With all image generation models the images you get out of the model are going to be dependent on you writing a good prompt - which can be tricky. An obvious use case I thought of was doing pretty slides of process flows, sequence diagrams and architecture diagrams (as an ex-management consultant I do love a slide!).
However it’s pretty hard to describe a sequence diagram in natural language right? Well what if we don’t need to? I currently tend to do this type of diagram in Mermaid, which whilst not the prettiest*, it is very good at describing relationships. Additionally, LLMs are also very good at Mermaid, so one of my favourite tricks to understand code is to dump it into Gemini and ask it to create me a Mermaid diagram of the process flow.
This then leads to the obvious question since Nano Banana Pro is still a LLM, and understands Mermaid, is it possible to dump a bunch of Mermaid into the model and have it spit out a pretty version?
So - here is an example mermaid sequence diagram:

And here is the model’s attempt (I told it to use Google corporate colours - it is very good at following style guidelines):

It’s actually pretty good! I might change where it’s written ‘Notifications’ and ‘Response’ but perhaps that’s being picky.
We can also try other types of diagram. Here’s the Mermaid version:

And here’s the Nano Banana Pro effort (this time in .gov styling) - again not bad.

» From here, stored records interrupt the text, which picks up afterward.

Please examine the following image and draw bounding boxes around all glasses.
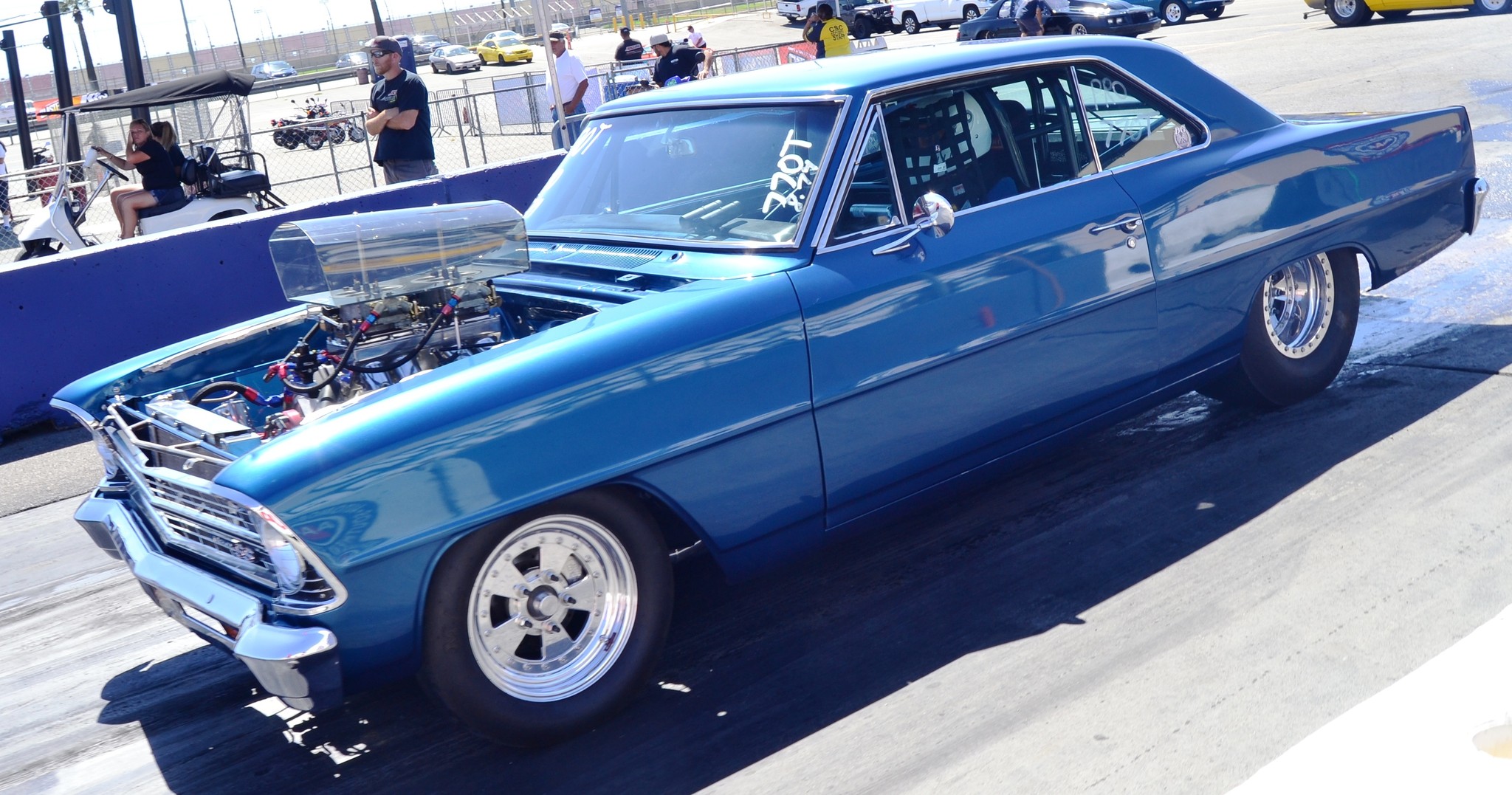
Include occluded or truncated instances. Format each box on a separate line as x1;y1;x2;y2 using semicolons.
370;50;394;58
650;45;654;49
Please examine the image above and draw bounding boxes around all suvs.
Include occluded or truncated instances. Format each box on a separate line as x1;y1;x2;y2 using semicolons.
410;35;451;62
816;0;892;40
251;61;298;81
0;100;36;124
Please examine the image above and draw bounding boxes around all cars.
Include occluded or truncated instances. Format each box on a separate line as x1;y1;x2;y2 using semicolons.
534;23;570;46
1305;0;1512;27
892;0;1236;39
428;45;481;75
336;51;372;74
49;36;1490;751
477;29;533;67
615;42;679;74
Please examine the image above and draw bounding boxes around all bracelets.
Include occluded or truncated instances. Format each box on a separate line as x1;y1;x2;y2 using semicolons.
1040;25;1044;27
807;19;812;23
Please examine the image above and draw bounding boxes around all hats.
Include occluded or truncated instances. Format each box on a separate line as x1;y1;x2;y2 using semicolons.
650;33;669;46
687;25;692;30
549;29;564;41
365;35;403;56
621;28;631;33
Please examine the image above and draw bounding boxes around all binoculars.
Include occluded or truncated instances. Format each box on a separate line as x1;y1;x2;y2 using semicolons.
677;199;742;234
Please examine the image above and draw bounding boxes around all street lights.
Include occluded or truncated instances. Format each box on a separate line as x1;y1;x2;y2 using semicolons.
253;9;267;54
187;20;198;50
320;0;333;24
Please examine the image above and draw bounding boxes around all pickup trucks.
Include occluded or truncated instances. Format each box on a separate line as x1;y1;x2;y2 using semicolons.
776;0;817;24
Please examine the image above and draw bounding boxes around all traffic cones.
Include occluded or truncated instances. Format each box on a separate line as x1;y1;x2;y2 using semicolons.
463;107;468;124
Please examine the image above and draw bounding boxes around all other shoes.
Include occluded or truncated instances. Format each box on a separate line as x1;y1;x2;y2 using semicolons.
3;224;12;232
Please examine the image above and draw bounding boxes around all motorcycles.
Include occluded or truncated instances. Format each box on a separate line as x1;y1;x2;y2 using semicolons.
269;98;365;150
639;52;705;125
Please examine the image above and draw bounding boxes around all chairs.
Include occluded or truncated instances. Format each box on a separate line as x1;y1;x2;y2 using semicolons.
985;101;1040;195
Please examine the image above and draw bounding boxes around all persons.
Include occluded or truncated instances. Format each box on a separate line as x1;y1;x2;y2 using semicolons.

I figured we might as well go a step further, and see what happened if I just dumped a load of code in and told it to make a flow chart explaining it. I used a few files that added up to about ten thousand tokens or so - so small by code base standards. Unfortunately this caused the model to crash repeatedly after thinking for 5 minutes - so maybe don’t do that! Stick with getting a normal LLM to generate the mermaid and then getting Nano Banana to make the pretty picture.
All in all not bad! It’s not massively cheap (this experiment cost me about a quid), but I expect the cost to come down and the quality to go up. Clearly the danger here is where the model is 98% accurate - that’s accurate enough to assume it’ll do a good job, chuck it into a presentation without checking, and then someone spots the mistake in the meeting and makes you look silly. Buyer beware I guess!
* I know you can format Mermaid diagrams to make them look pretty, but a) it’s a pain b) the arrows still go over things.